STATED EXERCISE: Rewrite the records between the line holding "Does the position" and the line holding "5. the yellow-green", inclusive, as a two-column CSV with the header input,output. Give one row per record, with its text under input and its answer under output, each in its own quoted field and with every line break replaced by a space.

**** MATERIAL PROVIDED ****

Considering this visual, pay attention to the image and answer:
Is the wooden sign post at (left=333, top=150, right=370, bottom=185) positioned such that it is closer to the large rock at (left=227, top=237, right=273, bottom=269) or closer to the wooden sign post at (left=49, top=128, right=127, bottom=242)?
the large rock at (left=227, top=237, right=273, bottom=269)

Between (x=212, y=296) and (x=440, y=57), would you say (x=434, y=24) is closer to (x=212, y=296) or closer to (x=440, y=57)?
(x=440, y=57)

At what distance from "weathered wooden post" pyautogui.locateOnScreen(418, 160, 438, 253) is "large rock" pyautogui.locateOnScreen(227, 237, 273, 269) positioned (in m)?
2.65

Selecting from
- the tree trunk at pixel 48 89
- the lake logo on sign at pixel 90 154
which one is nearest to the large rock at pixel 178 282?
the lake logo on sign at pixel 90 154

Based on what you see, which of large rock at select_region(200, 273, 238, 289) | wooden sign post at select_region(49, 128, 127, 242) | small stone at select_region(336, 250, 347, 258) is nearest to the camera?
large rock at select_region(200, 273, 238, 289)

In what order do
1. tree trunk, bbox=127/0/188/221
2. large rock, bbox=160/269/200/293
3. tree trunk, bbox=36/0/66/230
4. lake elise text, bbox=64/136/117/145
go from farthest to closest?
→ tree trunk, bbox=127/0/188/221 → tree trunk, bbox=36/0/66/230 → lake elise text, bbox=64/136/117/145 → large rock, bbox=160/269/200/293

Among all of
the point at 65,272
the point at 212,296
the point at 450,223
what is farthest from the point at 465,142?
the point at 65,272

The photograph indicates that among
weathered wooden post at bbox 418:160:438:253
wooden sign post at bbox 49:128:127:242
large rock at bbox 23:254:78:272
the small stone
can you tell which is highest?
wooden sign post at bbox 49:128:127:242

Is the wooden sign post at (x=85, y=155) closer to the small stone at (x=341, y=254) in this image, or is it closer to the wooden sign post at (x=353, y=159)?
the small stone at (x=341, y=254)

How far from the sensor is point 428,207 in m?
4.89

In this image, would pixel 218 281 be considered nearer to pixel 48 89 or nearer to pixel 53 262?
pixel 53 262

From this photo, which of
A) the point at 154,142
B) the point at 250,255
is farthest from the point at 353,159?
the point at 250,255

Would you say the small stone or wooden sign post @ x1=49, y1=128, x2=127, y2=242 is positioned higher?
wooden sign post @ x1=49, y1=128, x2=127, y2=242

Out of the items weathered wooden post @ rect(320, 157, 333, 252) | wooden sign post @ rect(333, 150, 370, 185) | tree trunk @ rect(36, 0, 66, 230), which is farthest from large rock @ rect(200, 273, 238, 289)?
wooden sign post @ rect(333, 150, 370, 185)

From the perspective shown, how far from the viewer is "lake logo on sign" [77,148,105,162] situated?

****
**** MATERIAL PROVIDED ****

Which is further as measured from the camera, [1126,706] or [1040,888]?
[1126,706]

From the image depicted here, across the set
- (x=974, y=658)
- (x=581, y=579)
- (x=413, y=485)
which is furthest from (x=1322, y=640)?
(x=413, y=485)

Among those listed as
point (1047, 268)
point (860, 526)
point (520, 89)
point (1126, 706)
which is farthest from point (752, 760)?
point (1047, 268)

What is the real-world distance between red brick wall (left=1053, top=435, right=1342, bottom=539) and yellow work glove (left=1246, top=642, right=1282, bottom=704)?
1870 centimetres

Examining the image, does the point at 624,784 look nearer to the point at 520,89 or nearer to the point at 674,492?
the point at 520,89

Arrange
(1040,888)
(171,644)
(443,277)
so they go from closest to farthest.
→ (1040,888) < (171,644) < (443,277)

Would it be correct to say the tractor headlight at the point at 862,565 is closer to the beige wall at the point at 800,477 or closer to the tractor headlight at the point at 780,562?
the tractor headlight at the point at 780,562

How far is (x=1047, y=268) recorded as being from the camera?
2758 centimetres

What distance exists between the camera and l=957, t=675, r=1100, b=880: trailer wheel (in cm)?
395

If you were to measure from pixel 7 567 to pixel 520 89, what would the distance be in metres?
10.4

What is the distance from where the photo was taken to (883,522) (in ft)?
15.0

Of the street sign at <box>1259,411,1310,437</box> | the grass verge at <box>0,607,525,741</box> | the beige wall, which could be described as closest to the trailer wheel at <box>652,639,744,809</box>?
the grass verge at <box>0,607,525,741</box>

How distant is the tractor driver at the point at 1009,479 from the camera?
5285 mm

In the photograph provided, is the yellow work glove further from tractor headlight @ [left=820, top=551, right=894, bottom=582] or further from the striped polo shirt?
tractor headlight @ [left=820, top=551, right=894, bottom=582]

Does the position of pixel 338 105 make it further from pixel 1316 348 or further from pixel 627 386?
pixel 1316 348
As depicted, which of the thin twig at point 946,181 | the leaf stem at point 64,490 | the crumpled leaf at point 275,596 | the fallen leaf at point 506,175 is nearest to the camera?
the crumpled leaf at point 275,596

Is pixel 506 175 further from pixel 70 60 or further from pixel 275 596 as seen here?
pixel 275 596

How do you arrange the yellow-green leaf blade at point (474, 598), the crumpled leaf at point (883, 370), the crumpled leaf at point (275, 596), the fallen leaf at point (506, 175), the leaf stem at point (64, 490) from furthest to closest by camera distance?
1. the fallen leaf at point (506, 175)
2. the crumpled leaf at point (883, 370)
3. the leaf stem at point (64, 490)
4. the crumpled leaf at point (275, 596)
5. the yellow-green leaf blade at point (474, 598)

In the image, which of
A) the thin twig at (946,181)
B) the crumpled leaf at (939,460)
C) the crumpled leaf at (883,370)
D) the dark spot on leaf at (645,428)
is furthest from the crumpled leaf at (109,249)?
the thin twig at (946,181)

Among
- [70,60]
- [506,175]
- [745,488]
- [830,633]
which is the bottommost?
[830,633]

****

SOLUTION BELOW:
input,output
"Does the position of pixel 338 105 make it further from pixel 1316 348 or further from pixel 627 386?","pixel 1316 348"
"As depicted, which of the thin twig at point 946,181 | the leaf stem at point 64,490 | the crumpled leaf at point 275,596 | the fallen leaf at point 506,175 is nearest to the camera?","the crumpled leaf at point 275,596"
"Is pixel 506 175 further from pixel 70 60 or further from pixel 275 596 as seen here?","pixel 275 596"
"How do you arrange the yellow-green leaf blade at point (474, 598), the crumpled leaf at point (883, 370), the crumpled leaf at point (275, 596), the fallen leaf at point (506, 175), the leaf stem at point (64, 490) from furthest to closest by camera distance?","1. the fallen leaf at point (506, 175) 2. the crumpled leaf at point (883, 370) 3. the leaf stem at point (64, 490) 4. the crumpled leaf at point (275, 596) 5. the yellow-green leaf blade at point (474, 598)"